Há ainda o dever de aprimoramento do sistema elétrico, com o uso de big data e outras tecnologias, para evitar que a falta de atualização eficiente do sistema não seja um entrave ao desenvolvimento da GD no País. Essa e outras conclusões estão nos pontos de atenção do estudo “Impactos econômicos e sociais da expansão do uso de sistemas de geração distribuída a partir de energia solar fotovoltaica”, realizado pela professora Virginia Parente, do Instituto de Energia e Ambiente da Universidade de São Paulo, com o apoio do Idec (Instituto Brasileiro de Defesa do Consumidor) e do WWF-Brasil.

O levantamento analisa a adoção de sistemas de micro e minigeração distribuída de energia considerando as regras atuais, definidas pela Resolução Normativa Aneel 482/2012, além dos efeitos relacionados às emissões de gases de efeito estufa (GEE).

Os resultados indicam que, em termos absolutos, no melhor dos cenários encontrados, a GD evitaria a emissão de até 12 milhões de toneladas de CO2e na atmosfera de 2020 a 2030. Já no cenário mais desfavorável, seriam evitadas apenas 7,8 milhões de toneladas de CO2e no mesmo período.

Pontos relevantes

Análises mostram que a expansão da GD gerará, em 2025, mais de 100 mil empregos diretos e indiretos, volume que deve atingir 240 mil em 2030.

Outro ponto relevante é que os impactos dos investimentos em GD sobre os não adotantes ainda são pequenos sob a ótica per capita. Porém, esse cenário poderá mudar rapidamente, a depender da expansão do uso dos sistemas fotovoltaicos. No entanto, a regulação atual privilegia por meio de subsídios quem pode investir num sistema próprio que será integrado à rede de distribuição nacional em detrimento do consumidor que não tem essa possibilidade por falta de recursos a investir.

Parte do sucesso e alta na instalação de GD é associada ao fato de que o sistema de compensação isenta o consumidor que produz a sua própria eletricidade (chamado prossumidor) de praticamente todos os componentes da tarifa, como encargos e custos da rede. Esses custos são repassados para os demais consumidores, não adotantes da GD. Assim, o prossumidor usa o sistema público, mas não paga por ele, o que tem motivado discussões sobre o futuro da regulamentação do setor.

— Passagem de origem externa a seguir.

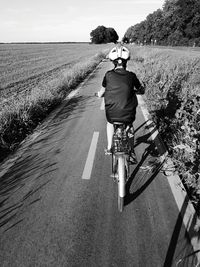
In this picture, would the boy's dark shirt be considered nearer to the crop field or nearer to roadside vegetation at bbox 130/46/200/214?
roadside vegetation at bbox 130/46/200/214

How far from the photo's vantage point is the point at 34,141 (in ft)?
19.0

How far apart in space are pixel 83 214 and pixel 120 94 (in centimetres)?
186

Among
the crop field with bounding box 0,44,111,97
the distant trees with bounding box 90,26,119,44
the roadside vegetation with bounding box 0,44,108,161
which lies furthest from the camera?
the distant trees with bounding box 90,26,119,44

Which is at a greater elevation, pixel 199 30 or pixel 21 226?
pixel 199 30

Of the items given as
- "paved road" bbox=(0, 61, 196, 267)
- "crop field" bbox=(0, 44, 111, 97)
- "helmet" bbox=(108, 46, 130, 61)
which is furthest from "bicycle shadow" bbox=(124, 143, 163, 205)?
"crop field" bbox=(0, 44, 111, 97)

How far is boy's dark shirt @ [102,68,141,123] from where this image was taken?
11.0 ft

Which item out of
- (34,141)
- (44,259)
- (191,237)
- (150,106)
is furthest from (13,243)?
(150,106)

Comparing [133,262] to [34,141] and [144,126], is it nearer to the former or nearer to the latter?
[34,141]

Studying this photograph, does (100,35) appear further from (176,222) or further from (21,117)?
(176,222)

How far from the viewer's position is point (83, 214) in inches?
130

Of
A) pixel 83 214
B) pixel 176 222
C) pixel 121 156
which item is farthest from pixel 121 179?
pixel 176 222

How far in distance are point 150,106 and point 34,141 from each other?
15.3 ft

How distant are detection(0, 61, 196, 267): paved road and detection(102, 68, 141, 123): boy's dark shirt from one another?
1317mm

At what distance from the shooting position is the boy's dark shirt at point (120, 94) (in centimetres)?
334
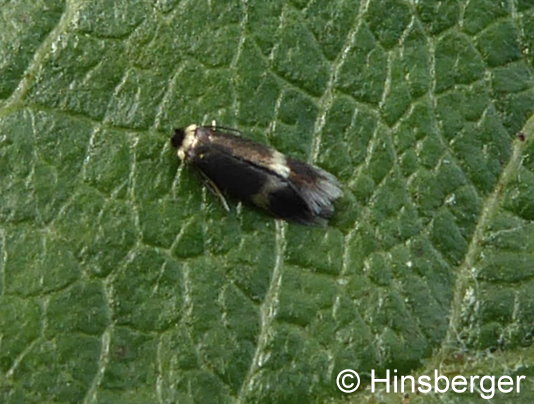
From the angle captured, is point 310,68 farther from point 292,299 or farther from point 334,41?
point 292,299

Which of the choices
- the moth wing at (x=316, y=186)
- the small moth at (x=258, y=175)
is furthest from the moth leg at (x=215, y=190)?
the moth wing at (x=316, y=186)

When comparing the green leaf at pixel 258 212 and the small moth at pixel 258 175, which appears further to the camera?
the small moth at pixel 258 175

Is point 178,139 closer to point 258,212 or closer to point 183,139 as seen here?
point 183,139

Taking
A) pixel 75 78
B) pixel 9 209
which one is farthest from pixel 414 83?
pixel 9 209

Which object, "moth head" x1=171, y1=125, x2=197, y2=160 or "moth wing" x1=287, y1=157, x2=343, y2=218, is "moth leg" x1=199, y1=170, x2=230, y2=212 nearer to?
"moth head" x1=171, y1=125, x2=197, y2=160

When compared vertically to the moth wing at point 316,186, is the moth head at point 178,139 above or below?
above

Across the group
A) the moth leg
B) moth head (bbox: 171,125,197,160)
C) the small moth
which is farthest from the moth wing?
moth head (bbox: 171,125,197,160)

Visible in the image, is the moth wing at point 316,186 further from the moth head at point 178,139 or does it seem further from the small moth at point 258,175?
the moth head at point 178,139
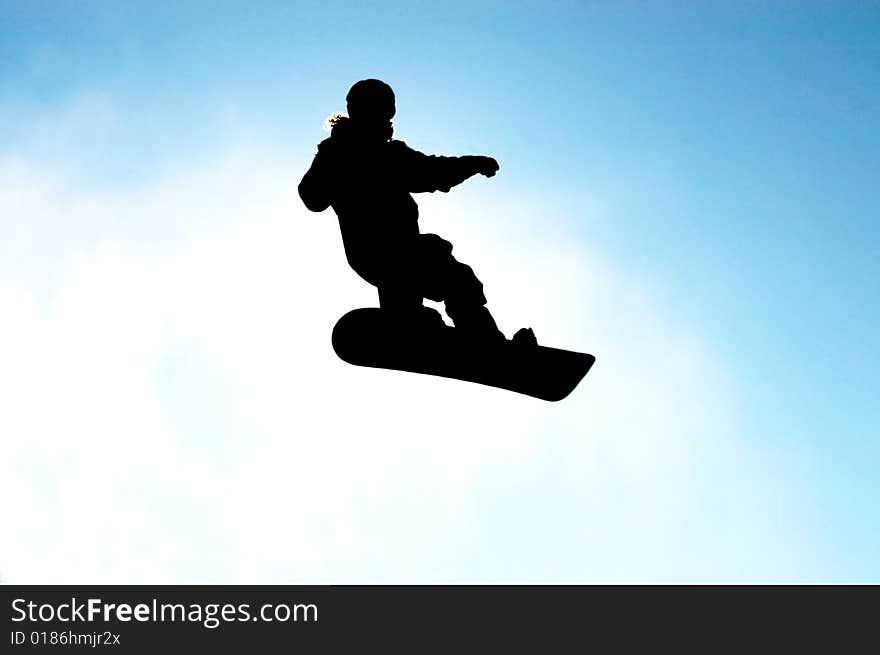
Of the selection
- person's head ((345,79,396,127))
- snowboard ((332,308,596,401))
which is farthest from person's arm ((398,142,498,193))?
snowboard ((332,308,596,401))

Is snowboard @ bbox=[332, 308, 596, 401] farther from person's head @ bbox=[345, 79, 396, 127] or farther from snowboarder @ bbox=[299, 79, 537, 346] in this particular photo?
person's head @ bbox=[345, 79, 396, 127]

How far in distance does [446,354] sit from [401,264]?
0.68 meters

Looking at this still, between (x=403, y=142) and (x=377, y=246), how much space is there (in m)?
0.71

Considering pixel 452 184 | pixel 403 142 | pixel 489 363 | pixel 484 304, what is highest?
pixel 403 142

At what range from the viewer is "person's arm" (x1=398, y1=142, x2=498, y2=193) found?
16.0 feet

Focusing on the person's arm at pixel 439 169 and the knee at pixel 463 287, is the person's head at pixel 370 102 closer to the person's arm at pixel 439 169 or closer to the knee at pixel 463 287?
the person's arm at pixel 439 169

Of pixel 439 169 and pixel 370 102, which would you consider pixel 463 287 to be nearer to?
pixel 439 169

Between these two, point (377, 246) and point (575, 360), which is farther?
point (575, 360)

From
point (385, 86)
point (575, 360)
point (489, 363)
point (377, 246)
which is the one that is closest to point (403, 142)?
point (385, 86)

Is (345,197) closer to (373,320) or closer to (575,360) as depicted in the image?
(373,320)

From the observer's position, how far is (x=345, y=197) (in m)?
4.96

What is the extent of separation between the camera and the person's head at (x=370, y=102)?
4.88m

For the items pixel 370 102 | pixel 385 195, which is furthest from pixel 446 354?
pixel 370 102

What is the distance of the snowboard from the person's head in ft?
4.14
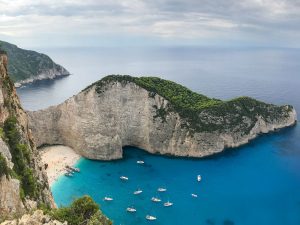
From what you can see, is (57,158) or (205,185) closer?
(205,185)

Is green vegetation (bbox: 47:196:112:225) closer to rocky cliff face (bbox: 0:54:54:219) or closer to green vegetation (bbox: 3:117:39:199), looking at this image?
rocky cliff face (bbox: 0:54:54:219)

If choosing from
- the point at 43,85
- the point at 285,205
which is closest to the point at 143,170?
the point at 285,205

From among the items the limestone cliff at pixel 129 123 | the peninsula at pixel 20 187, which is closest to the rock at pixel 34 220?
the peninsula at pixel 20 187

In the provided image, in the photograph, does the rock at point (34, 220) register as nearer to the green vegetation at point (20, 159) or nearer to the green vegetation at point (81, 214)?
the green vegetation at point (81, 214)

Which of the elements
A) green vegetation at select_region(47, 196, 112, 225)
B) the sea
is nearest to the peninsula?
green vegetation at select_region(47, 196, 112, 225)

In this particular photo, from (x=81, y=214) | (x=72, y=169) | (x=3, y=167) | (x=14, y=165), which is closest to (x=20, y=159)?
(x=14, y=165)

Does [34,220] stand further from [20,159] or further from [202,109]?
[202,109]

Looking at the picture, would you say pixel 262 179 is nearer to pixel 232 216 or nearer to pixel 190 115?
pixel 232 216
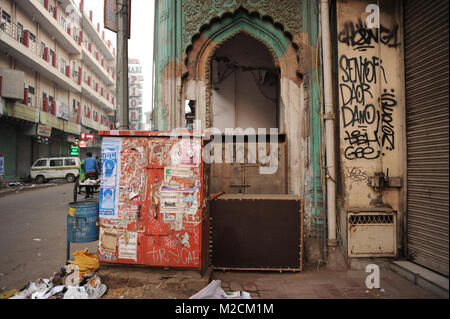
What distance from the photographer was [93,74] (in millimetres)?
33281

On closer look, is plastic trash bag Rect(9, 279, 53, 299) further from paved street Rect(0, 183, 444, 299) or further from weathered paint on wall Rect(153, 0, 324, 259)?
weathered paint on wall Rect(153, 0, 324, 259)

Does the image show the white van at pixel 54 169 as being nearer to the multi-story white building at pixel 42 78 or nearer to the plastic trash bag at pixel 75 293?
the multi-story white building at pixel 42 78

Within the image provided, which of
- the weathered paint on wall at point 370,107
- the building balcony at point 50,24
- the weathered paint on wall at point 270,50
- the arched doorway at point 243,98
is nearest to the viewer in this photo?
the weathered paint on wall at point 370,107

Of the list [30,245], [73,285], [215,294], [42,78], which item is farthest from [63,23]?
[215,294]

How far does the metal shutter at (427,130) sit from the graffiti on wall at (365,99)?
0.28m

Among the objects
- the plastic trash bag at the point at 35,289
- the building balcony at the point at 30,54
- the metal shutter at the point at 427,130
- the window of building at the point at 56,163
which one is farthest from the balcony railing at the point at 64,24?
the metal shutter at the point at 427,130

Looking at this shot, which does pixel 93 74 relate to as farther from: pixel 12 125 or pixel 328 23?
pixel 328 23

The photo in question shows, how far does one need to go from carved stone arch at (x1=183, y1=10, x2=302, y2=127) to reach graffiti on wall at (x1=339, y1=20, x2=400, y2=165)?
3.37 ft

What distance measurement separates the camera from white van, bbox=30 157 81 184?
19.0 meters

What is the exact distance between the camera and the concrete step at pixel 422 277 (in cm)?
326

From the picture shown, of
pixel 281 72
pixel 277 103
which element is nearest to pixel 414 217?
pixel 281 72

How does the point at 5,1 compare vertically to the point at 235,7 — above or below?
A: above

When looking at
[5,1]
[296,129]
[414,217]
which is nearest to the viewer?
[414,217]

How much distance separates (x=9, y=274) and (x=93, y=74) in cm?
3479
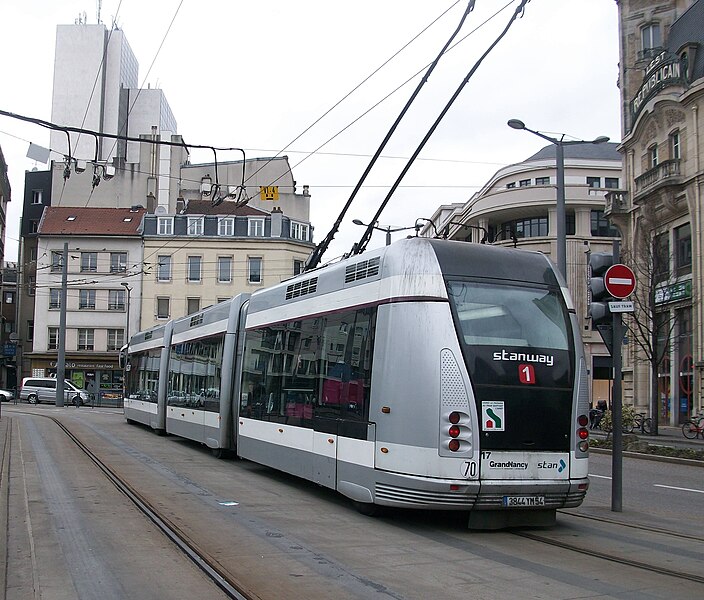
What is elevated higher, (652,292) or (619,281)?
(652,292)

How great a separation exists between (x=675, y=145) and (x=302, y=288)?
104 ft

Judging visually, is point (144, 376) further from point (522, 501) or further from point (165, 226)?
point (165, 226)

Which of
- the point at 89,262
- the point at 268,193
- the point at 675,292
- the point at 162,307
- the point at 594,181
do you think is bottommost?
the point at 675,292

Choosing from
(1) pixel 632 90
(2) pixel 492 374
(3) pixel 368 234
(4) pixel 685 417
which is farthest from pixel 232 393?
(1) pixel 632 90

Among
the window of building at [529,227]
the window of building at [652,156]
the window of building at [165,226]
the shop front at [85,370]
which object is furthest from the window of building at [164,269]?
the window of building at [652,156]

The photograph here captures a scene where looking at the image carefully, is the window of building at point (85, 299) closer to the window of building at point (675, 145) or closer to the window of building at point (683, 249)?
the window of building at point (683, 249)

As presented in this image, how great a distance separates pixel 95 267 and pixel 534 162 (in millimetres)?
33814

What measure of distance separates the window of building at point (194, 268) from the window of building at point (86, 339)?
841 centimetres

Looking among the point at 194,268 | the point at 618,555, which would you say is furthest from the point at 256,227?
the point at 618,555

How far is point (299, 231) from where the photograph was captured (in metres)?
67.8

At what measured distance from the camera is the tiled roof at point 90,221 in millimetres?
66312

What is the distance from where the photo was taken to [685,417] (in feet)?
128

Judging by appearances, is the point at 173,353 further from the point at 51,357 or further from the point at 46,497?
the point at 51,357

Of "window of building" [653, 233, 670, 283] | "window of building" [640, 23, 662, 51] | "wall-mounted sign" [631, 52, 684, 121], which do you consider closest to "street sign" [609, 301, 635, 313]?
"window of building" [653, 233, 670, 283]
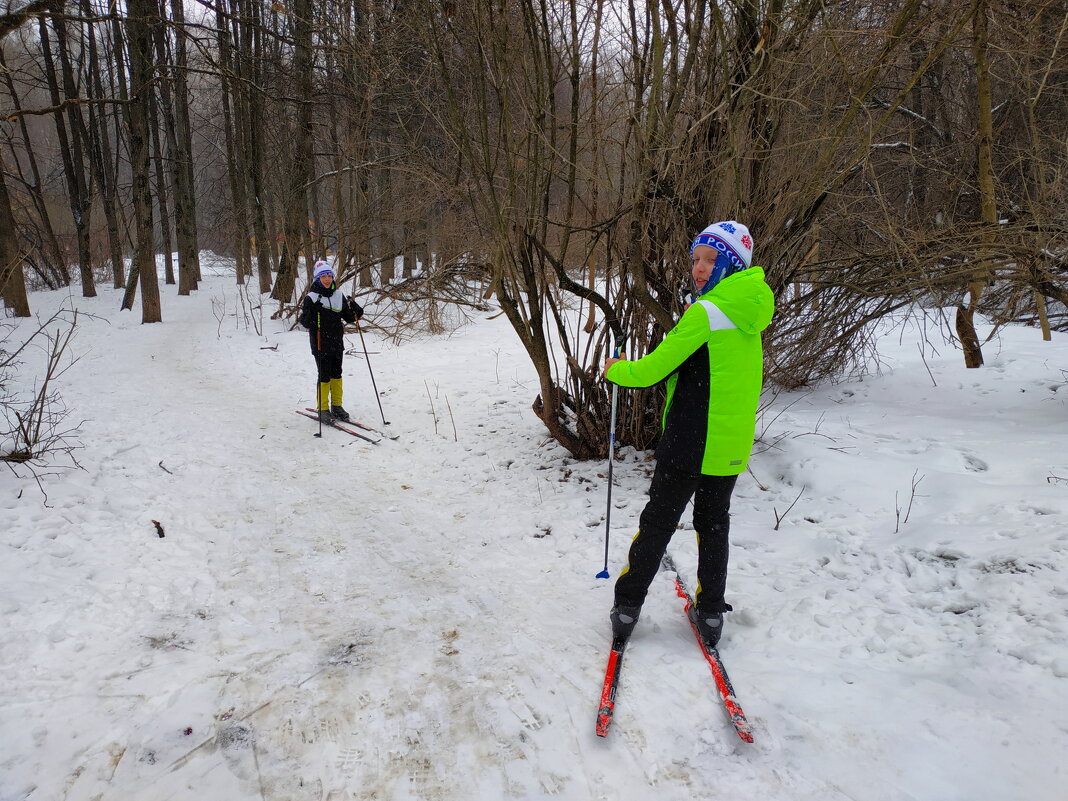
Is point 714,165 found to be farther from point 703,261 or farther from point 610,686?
point 610,686

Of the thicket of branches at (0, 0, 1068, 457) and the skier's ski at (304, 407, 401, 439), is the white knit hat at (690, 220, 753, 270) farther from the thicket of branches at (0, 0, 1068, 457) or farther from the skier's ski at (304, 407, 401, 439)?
the skier's ski at (304, 407, 401, 439)

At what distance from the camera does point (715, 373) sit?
2.96 m

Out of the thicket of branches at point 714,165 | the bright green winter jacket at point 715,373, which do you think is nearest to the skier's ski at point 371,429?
the thicket of branches at point 714,165

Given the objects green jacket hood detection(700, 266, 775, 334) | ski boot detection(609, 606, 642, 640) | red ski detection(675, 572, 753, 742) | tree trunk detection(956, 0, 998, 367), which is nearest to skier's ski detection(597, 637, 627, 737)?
ski boot detection(609, 606, 642, 640)

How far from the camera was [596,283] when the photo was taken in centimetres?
625

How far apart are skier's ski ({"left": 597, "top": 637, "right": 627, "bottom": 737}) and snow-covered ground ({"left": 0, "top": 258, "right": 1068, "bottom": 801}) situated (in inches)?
2.6

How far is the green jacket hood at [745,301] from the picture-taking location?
288 cm

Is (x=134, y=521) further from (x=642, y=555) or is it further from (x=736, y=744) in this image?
(x=736, y=744)

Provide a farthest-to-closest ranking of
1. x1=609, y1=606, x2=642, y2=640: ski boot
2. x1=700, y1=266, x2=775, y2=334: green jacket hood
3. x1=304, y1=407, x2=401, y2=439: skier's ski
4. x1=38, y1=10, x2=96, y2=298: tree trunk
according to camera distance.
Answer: x1=38, y1=10, x2=96, y2=298: tree trunk, x1=304, y1=407, x2=401, y2=439: skier's ski, x1=609, y1=606, x2=642, y2=640: ski boot, x1=700, y1=266, x2=775, y2=334: green jacket hood

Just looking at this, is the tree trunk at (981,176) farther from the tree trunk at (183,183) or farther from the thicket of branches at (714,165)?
the tree trunk at (183,183)

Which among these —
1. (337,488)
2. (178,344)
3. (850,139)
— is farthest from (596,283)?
(178,344)

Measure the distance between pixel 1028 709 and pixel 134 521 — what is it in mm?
5848

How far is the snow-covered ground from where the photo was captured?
2.54 metres

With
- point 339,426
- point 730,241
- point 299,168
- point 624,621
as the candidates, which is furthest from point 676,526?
point 299,168
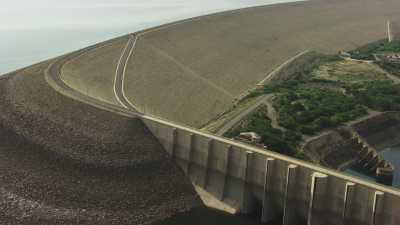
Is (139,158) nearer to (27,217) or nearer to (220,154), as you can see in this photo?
(220,154)

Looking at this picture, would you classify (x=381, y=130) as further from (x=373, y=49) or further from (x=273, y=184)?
(x=373, y=49)

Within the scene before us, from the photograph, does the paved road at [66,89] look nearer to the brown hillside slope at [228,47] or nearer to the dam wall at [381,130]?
the brown hillside slope at [228,47]

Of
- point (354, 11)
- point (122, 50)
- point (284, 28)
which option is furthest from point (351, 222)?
point (354, 11)

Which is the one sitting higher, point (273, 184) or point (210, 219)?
point (273, 184)

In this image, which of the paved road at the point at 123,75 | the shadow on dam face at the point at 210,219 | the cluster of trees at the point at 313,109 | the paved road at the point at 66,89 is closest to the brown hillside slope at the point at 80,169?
the shadow on dam face at the point at 210,219

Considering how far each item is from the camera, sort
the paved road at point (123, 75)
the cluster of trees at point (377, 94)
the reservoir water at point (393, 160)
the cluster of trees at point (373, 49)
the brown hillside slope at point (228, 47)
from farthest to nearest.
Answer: the cluster of trees at point (373, 49) < the cluster of trees at point (377, 94) < the brown hillside slope at point (228, 47) < the paved road at point (123, 75) < the reservoir water at point (393, 160)

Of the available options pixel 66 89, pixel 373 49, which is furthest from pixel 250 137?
pixel 373 49

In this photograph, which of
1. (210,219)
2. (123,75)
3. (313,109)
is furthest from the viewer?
(123,75)
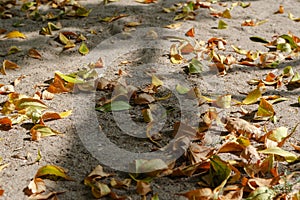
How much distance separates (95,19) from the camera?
13.5ft

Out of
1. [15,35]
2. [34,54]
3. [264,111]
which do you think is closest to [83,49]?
[34,54]

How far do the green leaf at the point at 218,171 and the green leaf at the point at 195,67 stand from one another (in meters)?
1.10

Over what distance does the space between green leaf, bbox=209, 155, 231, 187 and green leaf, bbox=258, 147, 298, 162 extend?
0.28 metres

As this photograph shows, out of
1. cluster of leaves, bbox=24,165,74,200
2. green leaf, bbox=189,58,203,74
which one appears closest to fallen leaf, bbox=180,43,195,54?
green leaf, bbox=189,58,203,74

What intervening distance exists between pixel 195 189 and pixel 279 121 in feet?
2.60

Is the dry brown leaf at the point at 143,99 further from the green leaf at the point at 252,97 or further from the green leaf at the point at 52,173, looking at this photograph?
the green leaf at the point at 52,173

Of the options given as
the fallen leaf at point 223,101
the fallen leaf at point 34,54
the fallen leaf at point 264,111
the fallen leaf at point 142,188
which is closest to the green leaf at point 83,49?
the fallen leaf at point 34,54

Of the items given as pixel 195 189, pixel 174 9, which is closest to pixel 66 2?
pixel 174 9

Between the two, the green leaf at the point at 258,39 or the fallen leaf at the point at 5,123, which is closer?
the fallen leaf at the point at 5,123

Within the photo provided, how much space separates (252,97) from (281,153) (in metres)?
0.62

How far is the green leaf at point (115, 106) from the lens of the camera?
273cm

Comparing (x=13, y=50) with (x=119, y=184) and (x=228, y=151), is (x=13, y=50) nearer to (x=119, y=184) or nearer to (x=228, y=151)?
(x=119, y=184)

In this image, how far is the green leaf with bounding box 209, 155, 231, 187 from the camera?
2076 mm

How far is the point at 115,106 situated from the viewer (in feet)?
9.01
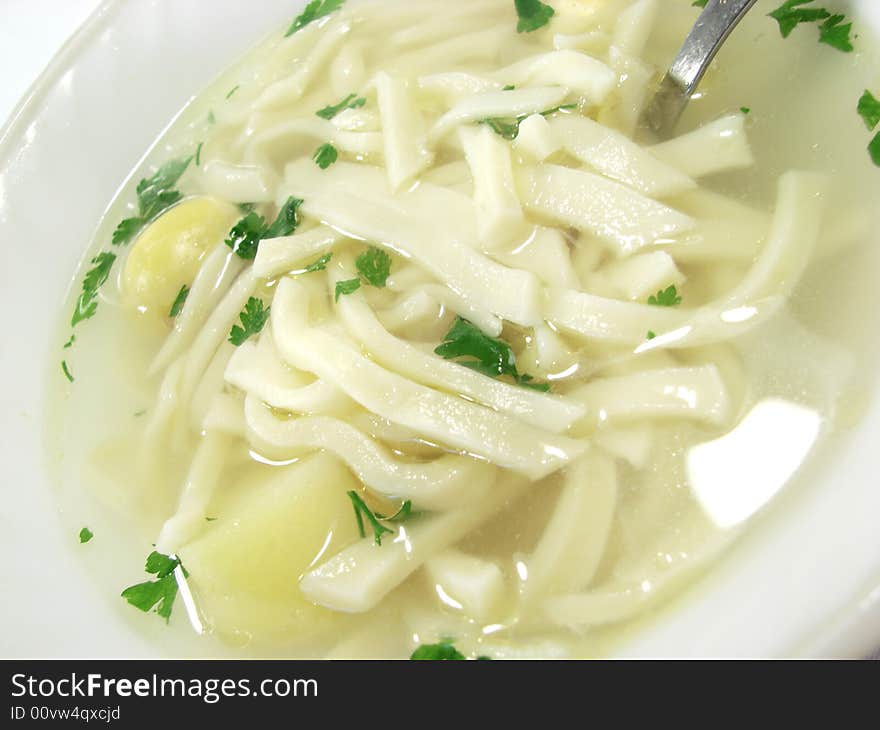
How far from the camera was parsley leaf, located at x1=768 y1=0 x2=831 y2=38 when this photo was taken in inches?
90.7

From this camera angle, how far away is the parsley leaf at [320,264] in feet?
7.06

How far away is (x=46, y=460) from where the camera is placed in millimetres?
2135

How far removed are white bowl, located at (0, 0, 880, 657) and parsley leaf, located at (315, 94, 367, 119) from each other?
71cm

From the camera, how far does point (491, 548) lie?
1.77m

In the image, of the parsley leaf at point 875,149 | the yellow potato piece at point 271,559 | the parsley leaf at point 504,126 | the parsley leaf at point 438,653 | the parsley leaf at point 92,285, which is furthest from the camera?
the parsley leaf at point 92,285

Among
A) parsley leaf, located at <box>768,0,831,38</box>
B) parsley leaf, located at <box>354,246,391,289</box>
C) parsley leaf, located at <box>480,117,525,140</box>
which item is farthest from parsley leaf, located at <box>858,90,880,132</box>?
parsley leaf, located at <box>354,246,391,289</box>

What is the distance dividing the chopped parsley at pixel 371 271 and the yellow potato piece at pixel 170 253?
0.52 meters

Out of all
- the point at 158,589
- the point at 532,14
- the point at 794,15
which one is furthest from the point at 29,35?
the point at 794,15

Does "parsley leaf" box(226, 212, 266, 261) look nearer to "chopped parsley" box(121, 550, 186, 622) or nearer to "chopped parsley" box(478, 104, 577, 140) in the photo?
"chopped parsley" box(478, 104, 577, 140)

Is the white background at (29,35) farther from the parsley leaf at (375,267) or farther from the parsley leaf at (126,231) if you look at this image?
the parsley leaf at (375,267)

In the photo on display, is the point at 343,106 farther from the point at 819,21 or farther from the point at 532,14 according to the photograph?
the point at 819,21

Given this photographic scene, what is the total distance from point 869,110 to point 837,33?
0.31m

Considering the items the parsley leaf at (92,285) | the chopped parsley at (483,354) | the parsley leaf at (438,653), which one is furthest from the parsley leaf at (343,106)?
the parsley leaf at (438,653)

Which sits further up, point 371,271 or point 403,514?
point 371,271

Alessandra Mathyas, analista de mudanças climáticas e energia do WWF-Brasil, alerta: “Embora as projeções do governo indiquem um crescimento contínuo da GD no País, os cenários projetados são modestos quando comparados aos da Europa e da América do Norte, que estimam participação da GD entre 50% a 60% nas suas ofertas internas de energia elétrica”.